На Дон отправлен был боярин Троекуров с двумя царевыми стольниками с тайными наказами и грамотой царя: совокупно с казаками гетмана Хмельницкого зорко оберегать устье Дона, дабы от Азова никакого нападения султанских янычаров быть не могло, и следить за всем людом торговым или посольским, какой через донские города захочет идти на Азов и в турецкую землю. А в случае приказа гетмана Хмельницкого донскому атаману оному подчиниться и выступить в поход морем на турецкие крепости и города. Но об этом надлежало ведать только войсковому атаману Медведеву, и никому больше.

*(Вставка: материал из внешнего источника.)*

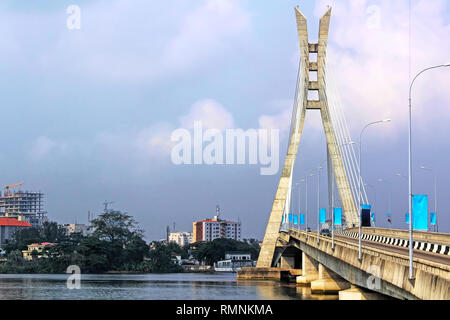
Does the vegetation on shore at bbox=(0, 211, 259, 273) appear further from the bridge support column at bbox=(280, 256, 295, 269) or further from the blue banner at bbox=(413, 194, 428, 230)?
the blue banner at bbox=(413, 194, 428, 230)

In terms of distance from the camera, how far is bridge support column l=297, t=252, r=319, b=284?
278ft

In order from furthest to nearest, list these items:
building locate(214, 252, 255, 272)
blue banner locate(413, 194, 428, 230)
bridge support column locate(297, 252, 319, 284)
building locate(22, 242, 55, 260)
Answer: building locate(214, 252, 255, 272) → building locate(22, 242, 55, 260) → bridge support column locate(297, 252, 319, 284) → blue banner locate(413, 194, 428, 230)

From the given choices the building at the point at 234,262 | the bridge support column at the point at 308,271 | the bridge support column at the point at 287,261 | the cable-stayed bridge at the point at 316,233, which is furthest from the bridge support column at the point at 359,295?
the building at the point at 234,262

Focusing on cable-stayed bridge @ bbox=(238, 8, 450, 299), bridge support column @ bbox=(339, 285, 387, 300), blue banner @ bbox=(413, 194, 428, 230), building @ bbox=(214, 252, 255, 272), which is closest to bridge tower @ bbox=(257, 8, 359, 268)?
cable-stayed bridge @ bbox=(238, 8, 450, 299)

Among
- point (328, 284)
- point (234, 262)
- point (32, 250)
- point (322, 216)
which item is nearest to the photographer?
point (328, 284)

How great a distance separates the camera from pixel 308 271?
3393 inches

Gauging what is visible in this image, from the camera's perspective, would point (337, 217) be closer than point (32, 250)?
Yes

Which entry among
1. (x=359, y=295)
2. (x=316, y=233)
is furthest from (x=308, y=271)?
(x=359, y=295)

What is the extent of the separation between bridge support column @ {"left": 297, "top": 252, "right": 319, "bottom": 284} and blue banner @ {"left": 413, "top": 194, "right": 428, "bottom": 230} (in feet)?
170

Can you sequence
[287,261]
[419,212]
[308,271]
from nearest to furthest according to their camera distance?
[419,212], [308,271], [287,261]

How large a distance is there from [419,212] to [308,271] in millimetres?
54100

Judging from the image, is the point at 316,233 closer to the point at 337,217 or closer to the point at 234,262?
the point at 337,217

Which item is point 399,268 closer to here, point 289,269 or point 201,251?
point 289,269

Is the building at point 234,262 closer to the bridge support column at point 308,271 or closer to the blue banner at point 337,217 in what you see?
the bridge support column at point 308,271
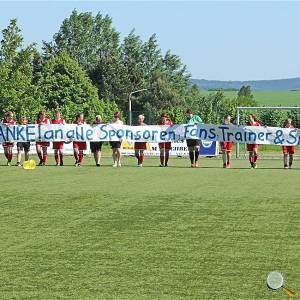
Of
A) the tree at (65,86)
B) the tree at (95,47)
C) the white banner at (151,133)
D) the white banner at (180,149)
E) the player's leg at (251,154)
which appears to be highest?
the tree at (95,47)

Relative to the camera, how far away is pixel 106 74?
11381cm

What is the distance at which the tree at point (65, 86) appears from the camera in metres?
92.1

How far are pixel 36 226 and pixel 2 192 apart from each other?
4.83 metres

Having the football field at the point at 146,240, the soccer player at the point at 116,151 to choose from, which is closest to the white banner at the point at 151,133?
the soccer player at the point at 116,151

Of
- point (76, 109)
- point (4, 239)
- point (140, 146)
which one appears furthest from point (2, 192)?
point (76, 109)

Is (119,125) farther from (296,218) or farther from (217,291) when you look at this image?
(217,291)

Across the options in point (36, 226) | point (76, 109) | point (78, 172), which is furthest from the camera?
point (76, 109)

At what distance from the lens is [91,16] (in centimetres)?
12056

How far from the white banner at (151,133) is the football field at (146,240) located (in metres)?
10.5

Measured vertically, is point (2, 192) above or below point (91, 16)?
below

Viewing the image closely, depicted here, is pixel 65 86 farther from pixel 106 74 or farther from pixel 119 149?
pixel 119 149

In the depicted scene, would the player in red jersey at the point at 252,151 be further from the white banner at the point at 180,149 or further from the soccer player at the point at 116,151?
the white banner at the point at 180,149

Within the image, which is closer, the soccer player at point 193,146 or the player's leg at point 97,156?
the player's leg at point 97,156

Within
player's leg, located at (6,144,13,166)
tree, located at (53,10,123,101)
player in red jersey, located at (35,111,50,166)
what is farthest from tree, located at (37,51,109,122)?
player's leg, located at (6,144,13,166)
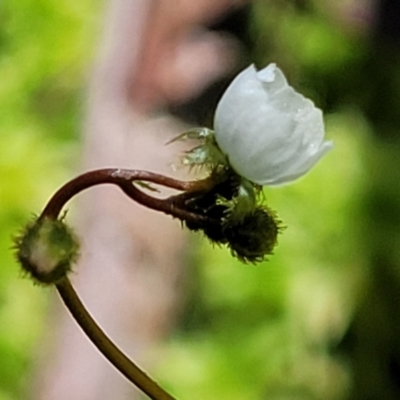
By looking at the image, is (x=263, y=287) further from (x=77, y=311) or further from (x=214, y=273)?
(x=77, y=311)

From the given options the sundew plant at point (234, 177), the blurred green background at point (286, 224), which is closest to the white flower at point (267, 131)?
the sundew plant at point (234, 177)

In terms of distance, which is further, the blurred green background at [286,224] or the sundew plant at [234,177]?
the blurred green background at [286,224]

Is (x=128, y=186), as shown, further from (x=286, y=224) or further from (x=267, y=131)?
(x=286, y=224)

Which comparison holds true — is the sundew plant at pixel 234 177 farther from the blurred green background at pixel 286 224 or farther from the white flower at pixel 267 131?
the blurred green background at pixel 286 224

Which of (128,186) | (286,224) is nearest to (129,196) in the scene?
(128,186)

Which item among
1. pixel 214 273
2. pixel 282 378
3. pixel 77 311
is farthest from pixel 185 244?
pixel 77 311

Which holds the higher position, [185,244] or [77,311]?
[185,244]

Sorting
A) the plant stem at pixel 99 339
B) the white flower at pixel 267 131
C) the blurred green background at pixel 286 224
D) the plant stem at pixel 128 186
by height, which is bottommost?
the plant stem at pixel 99 339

На Белую Русь должны были направиться посланцы гетмана Хмельницкого с его универсалами к поспольству, чтобы вставали против шляхты и отворяли крепостные ворота войску царскому и казацкому, идущему освобождать их от ляшского ярма.
Голова московских стрельцов Артамон Матвеев был весьма доволен. Теперь не с голыми руками выступили в поход. Теперь войско в полном снаряжении. Наконец Русь поднялась, чтобы возместить причиненный ей ущерб. Великая и Малая Русь — это позначительнее, чем какое-нибудь там Казанское или Астраханское царство. Пожалуй, защекотало в носу не только у короля Яна-Казимира, чихнулось и султану, и у королевы шведской в голове помутилось. Думалось Артамону Матвееву: «Вот когда укрепимся на Малой Руси, когда отвоюем Смоленск с вотчинами, южные рубежи укрепим, тогда и на север пойдем. Возвратим и Ямбург, и Орешек, и многие иные города, и земли наши, кои под шведами теперь».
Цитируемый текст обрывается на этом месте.